(Stored items)
# # # # #

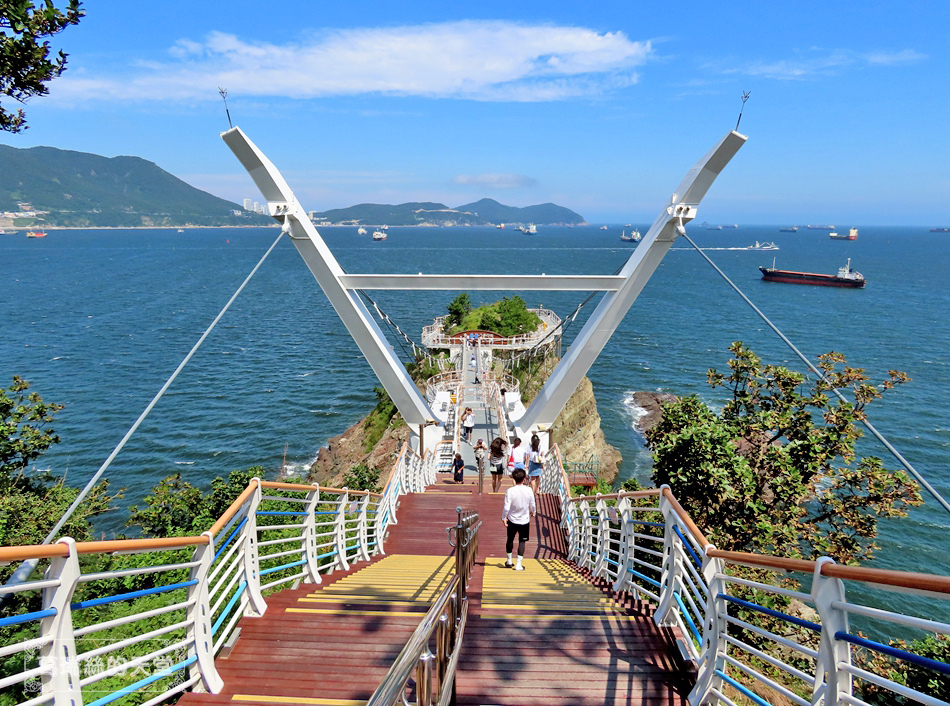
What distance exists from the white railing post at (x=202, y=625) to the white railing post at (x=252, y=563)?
71 cm

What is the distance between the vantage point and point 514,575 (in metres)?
5.84

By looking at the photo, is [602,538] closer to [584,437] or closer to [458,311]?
[584,437]

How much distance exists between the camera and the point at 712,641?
2.89 meters

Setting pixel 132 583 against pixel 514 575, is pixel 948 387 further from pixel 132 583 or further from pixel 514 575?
Result: pixel 132 583

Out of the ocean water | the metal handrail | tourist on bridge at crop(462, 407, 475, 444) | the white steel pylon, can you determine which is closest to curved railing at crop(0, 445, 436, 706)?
the metal handrail

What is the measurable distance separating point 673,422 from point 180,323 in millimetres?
46128

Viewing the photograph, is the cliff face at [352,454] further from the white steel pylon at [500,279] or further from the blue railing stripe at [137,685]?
the blue railing stripe at [137,685]

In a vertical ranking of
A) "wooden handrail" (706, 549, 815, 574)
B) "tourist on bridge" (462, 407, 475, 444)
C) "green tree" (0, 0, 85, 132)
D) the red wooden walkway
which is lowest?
"tourist on bridge" (462, 407, 475, 444)

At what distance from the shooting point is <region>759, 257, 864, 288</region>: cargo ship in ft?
217

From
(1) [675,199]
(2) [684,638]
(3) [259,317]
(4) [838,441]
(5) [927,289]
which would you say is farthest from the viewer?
(5) [927,289]

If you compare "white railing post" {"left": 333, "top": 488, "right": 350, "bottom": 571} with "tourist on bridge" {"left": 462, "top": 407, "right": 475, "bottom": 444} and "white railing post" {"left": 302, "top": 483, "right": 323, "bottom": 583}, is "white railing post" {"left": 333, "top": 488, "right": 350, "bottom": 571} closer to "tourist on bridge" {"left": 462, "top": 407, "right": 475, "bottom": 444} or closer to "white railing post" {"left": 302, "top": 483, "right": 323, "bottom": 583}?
"white railing post" {"left": 302, "top": 483, "right": 323, "bottom": 583}

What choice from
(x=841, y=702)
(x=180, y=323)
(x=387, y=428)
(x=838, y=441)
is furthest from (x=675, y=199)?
(x=180, y=323)

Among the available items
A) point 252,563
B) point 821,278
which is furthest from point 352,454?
point 821,278

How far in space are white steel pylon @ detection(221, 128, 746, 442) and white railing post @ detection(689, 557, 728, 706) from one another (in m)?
5.98
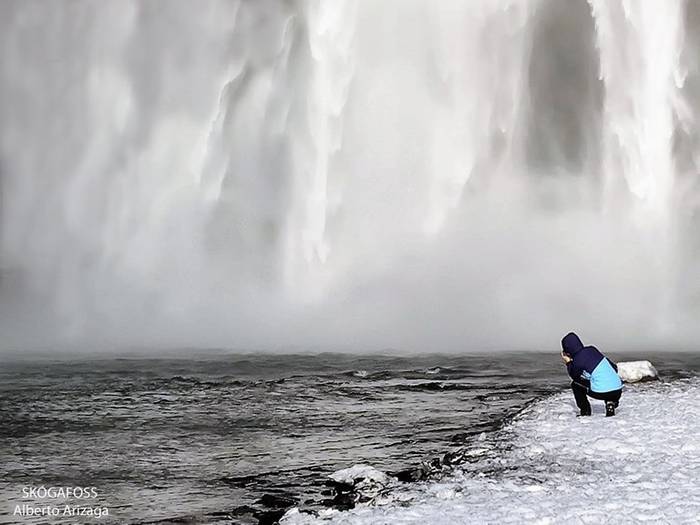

# # # # #

EXERCISE DETAILS » In the listing, swap every "white steel pylon" for "white suspension tower" and change nothing else. Leave the pictures out of your answer.

RESULT OF THE EXERCISE »
What distance exists from the white railing post at (x=202, y=625) to the white railing post at (x=252, y=563)?
71 cm

What is the distance between the vantage point and point 514,575 (in metres)?
5.84

By looking at the photo, is [602,538] closer to [584,437] or closer to [458,311]?
[584,437]

How much distance exists between the camera and the point at 712,641?
2.89 meters

Setting pixel 132 583 against pixel 514 575, is pixel 948 387 further from pixel 132 583 or further from pixel 514 575?
Result: pixel 132 583

Out of the ocean water | the metal handrail | tourist on bridge at crop(462, 407, 475, 444) | the white suspension tower, can you determine which is closest to curved railing at crop(0, 445, 436, 706)?
the metal handrail

What is the measurable distance separating point 673,422 from point 180,323 in millimetres?
46128

Viewing the photograph, is the cliff face at [352,454] further from the white suspension tower at [500,279] or further from the blue railing stripe at [137,685]?
the blue railing stripe at [137,685]

In a vertical ranking of
A) "wooden handrail" (706, 549, 815, 574)
B) "tourist on bridge" (462, 407, 475, 444)
C) "green tree" (0, 0, 85, 132)
D) the red wooden walkway
which is lowest?
"tourist on bridge" (462, 407, 475, 444)

At what distance from the shooting point is <region>759, 257, 864, 288</region>: cargo ship in ft?
217

From
(1) [675,199]
(2) [684,638]
(3) [259,317]
(4) [838,441]
(5) [927,289]
which would you say is farthest from the viewer?
(5) [927,289]

If you compare "white railing post" {"left": 333, "top": 488, "right": 350, "bottom": 571} with "tourist on bridge" {"left": 462, "top": 407, "right": 475, "bottom": 444} and "white railing post" {"left": 302, "top": 483, "right": 323, "bottom": 583}, is "white railing post" {"left": 333, "top": 488, "right": 350, "bottom": 571} closer to "tourist on bridge" {"left": 462, "top": 407, "right": 475, "bottom": 444} or closer to "white railing post" {"left": 302, "top": 483, "right": 323, "bottom": 583}?
"white railing post" {"left": 302, "top": 483, "right": 323, "bottom": 583}

What choice from
(x=841, y=702)
(x=180, y=323)
(x=387, y=428)
(x=838, y=441)
is furthest from (x=675, y=199)?
(x=180, y=323)

Among the available items
A) point 252,563
B) point 821,278
which is furthest from point 352,454?
point 821,278

How far in space are white suspension tower @ detection(221, 128, 746, 442) and white railing post @ detection(689, 557, 728, 706) from one another (in m)?
5.98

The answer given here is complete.